Arbeitsanweisung –
Stimmen die folgenden Aussagen mit dem Text über den Münsteraner Beschluss zur Windenergieanlage überein? Antworten Sie jeweils mit Ja oder Nein und zitieren Sie die entscheidenden Worte aus dem Text wörtlich.
1. Der Hof des klagenden Landwirts liegt etwa 500 m vom Standort der Anlage entfernt.
2. Das VG Aachen lehnte den Antrag des Bauherrn auf sofortige Vollziehbarkeit ab.
3. Das Hauptsacheverfahren beim VG Aachen ist bereits entschieden.

Textauszug –
+-------+

Windenergie: OVG Münster stoppt Entscheidung des VG Aachen auf sofortige Vollziehung einer Baugenehmigung für eine Windenergieanlage 


In der Presse

Der OVG-Beschluß (kein Urteil!) aus Münster hat in der Presse ein breites Echo gefunden. Insbesondere wurde der Beschluß dahingehend interpretiert, daß nunmehr möglicherweise der Mindestabstand von Windenergieanlagen zur Wohnbebauung generell 950 m betragen müsse. 

Zum Fall

>> Das Oberverwaltungsgericht (OVG) Münster hat am 23. Januar 1998 in einem Eilverfahren eine Entscheidung des Verwaltungsgerichtes (VG) Aachen auf sofortige Vollziehung einer Baugenehmigung für eine Windenergieanlage in Geilenkirchen aufgehoben (Az. 7 B 2984/97). Ausgangspunkt des Verfahrens ist die Baugenehmigung für eine 500 kW-Anlage in Geilenkirchen-Lindern, gegen die ein benachbarter Landwirt, dessen Hof in etwa 500 m Entfernung von dem Anlagenstandort liegt, beim VG Aachen Klage eingereicht hat. Daraufhin beantragte der Bauherr zunächst bei der Stadtverwaltung Geilenkirchen und dann beim VG Aachen, die vorliegende Baugenehmigung für sofort vollziehbar zu erklären. Diesem Antrag gab das VG Aachen statt. Gegen diese Entscheidung des VG Aachen hat wiederum der Nachbar beim OVG Münster Einspruch erhoben und eine Aufschiebung der sofortigen Vollziehung der Baugenehmigung beantragt. Dem Einspruch des Nachbarn gegen die sofortige Vollziehbarkeit der Baugenehmigung gab das OVG Münster jetzt statt. In der Hauptsache beim VG Aachen ist der Fall noch nicht entschieden worden>>

Erläuterungen zum OVG-Beschluß 

Der OVG-Beschluß bedeutet zunächst einmal nur, daß die sofortige Vollziehbarkeit der Baugenehmigung nicht erteilt wird. Der Ausgang des Verfahrens ist derzeit noch offen. Hierzu das OVG-Münster: "Ob die streitige Baugenehmigung zur Errichtung der Windkraftanlage vom 9. Juni 1997 im Hauptsacheverfahren (Anmerkung: VG Aachen) Bestand haben wird, ist bei der im vorliegenden Verfahren allein möglichen und gebotenen summarischen Prüfung derzeit offen."

+-------+

Gesammeltes Material –

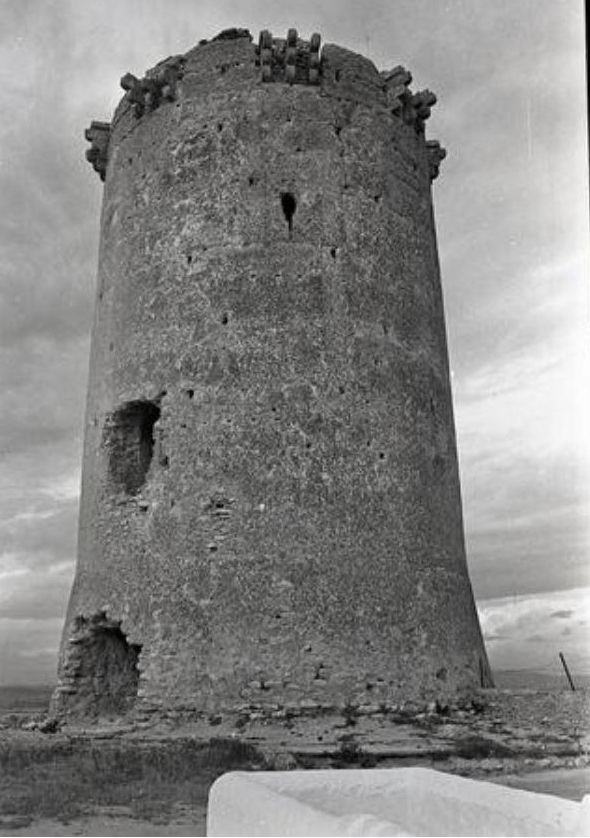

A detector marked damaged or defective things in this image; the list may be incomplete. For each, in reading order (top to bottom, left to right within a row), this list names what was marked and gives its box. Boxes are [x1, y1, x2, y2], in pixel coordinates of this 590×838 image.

cracked wall surface [54, 27, 494, 720]
damaged wall cavity [103, 398, 161, 492]
damaged wall cavity [57, 612, 143, 720]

+-------+

Gelöste Aufgabe –
1. Ja: „dessen Hof in etwa 500 m Entfernung von dem Anlagenstandort liegt“
2. Nein: „Diesem Antrag gab das VG Aachen statt.“
3. Nein: „In der Hauptsache beim VG Aachen ist der Fall noch nicht entschieden worden“